Near the end of Mass, the three delivered their first priestly blessing on their parents, Charles and Jackie Cigainero, Pablo and Maria Guido and Frances Hobbs. Richard Hobbs Jr., Father Hobbs’ father, was unable to attend because he was in the hospital but watched the entire liturgy thanks to a Facetime connection via an iPhone managed by family friend Bill Leonard.

“Saturday was the greatest day of my life and it was also one of the saddest because my father was ill,” Father Hobbs said. “But my dad told me he’d be with me and I felt that he was there with me. It was a heavenly experience.”

The Saturday ceremony was just part of an exhausting weekend for the new priests; each celebrated Mass at their home parishes on Sunday, Father Cigainero at St. Edward Church in Texarkana, Father Hobbs at St. Boniface Church in Fort Smith and Father Guido at two Masses at St. Edward Church in Little Rock.
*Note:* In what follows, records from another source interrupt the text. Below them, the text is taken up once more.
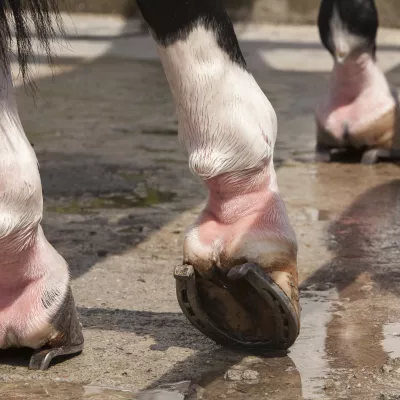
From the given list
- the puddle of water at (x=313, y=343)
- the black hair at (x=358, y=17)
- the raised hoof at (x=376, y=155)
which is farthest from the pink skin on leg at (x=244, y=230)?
the black hair at (x=358, y=17)

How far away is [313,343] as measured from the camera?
245cm

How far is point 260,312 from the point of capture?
7.59 ft

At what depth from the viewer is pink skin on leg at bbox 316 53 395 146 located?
423 cm

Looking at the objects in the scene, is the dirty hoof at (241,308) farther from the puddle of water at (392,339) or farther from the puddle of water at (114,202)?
the puddle of water at (114,202)

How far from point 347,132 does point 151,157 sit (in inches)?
27.5

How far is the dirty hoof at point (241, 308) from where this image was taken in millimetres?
2238

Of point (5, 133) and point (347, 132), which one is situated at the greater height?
point (5, 133)

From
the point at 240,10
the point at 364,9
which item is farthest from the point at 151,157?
the point at 240,10

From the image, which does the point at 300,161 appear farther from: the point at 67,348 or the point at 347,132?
the point at 67,348

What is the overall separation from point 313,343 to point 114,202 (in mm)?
1377

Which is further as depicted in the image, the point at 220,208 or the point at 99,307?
the point at 99,307

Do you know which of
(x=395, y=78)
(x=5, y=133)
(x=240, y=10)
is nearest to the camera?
(x=5, y=133)

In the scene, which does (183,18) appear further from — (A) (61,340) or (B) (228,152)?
(A) (61,340)

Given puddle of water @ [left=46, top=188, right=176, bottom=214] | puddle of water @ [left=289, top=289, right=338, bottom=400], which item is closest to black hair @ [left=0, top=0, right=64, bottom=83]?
puddle of water @ [left=289, top=289, right=338, bottom=400]
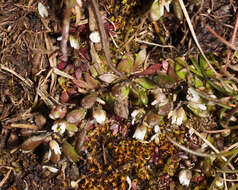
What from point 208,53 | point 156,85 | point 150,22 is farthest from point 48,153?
point 208,53

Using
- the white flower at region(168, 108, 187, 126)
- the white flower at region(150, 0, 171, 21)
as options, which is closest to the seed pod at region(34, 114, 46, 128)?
the white flower at region(168, 108, 187, 126)

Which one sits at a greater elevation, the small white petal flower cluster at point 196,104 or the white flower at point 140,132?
the small white petal flower cluster at point 196,104

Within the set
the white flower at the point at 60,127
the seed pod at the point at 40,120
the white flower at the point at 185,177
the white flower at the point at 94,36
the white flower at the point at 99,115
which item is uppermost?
the white flower at the point at 94,36

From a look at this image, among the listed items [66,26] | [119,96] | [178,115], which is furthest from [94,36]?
[178,115]

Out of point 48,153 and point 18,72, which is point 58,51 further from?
point 48,153

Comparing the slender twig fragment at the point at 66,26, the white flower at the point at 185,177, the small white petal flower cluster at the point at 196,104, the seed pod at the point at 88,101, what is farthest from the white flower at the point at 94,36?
the white flower at the point at 185,177

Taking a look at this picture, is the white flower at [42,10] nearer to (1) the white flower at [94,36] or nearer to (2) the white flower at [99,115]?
(1) the white flower at [94,36]
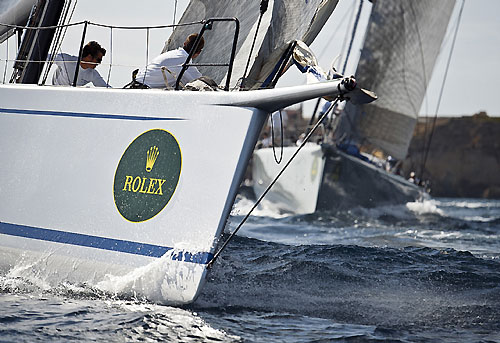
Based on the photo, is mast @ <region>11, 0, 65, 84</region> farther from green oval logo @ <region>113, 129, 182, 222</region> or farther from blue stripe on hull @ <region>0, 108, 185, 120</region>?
green oval logo @ <region>113, 129, 182, 222</region>

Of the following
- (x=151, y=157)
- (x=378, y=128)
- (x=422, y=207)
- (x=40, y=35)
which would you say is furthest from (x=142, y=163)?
(x=422, y=207)

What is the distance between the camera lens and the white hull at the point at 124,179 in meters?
4.55

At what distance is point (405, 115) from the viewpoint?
56.9 feet

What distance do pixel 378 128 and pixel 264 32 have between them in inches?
461

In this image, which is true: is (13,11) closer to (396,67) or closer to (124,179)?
(124,179)

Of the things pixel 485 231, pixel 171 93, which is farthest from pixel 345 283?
pixel 485 231

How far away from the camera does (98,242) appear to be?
15.8ft

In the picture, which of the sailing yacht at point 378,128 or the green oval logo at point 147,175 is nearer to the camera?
the green oval logo at point 147,175

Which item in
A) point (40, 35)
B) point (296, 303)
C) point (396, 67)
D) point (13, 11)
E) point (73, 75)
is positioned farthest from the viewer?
point (396, 67)

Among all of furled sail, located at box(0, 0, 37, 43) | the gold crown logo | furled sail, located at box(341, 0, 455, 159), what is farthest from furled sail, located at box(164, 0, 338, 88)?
furled sail, located at box(341, 0, 455, 159)

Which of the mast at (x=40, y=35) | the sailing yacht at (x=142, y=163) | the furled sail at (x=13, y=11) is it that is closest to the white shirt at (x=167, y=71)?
the sailing yacht at (x=142, y=163)

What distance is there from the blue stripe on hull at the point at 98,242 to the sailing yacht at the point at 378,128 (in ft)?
33.1

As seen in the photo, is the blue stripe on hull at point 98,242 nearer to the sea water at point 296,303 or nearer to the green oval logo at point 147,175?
the green oval logo at point 147,175

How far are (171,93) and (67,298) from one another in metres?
1.45
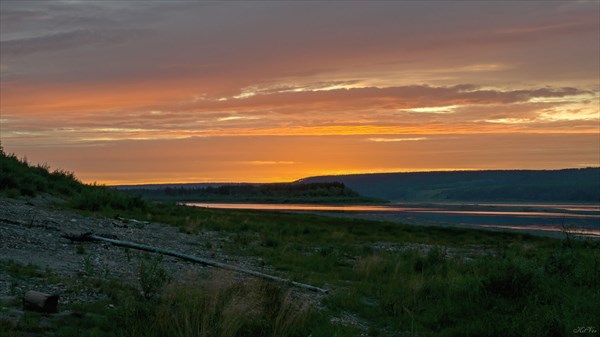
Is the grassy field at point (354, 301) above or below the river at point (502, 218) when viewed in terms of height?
above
In a couple of weeks, they will report to their first assignments at St. Joseph Church in Conway, St. Vincent de Paul Church in Rogers and St. Raphael in Springdale, respectively.

“I think that these guys are well-prepared to start,” Msgr. Friend said. “They’re going to make mistakes, because priesthood is a practice, you learn by doing it. So as they continue to practice, they’ll continue to learn and grow. And they need to pay particular attention to their mistakes because it’ll be the best way to teach them. The people of God in our diocese are patient, so they’re going to be fine.”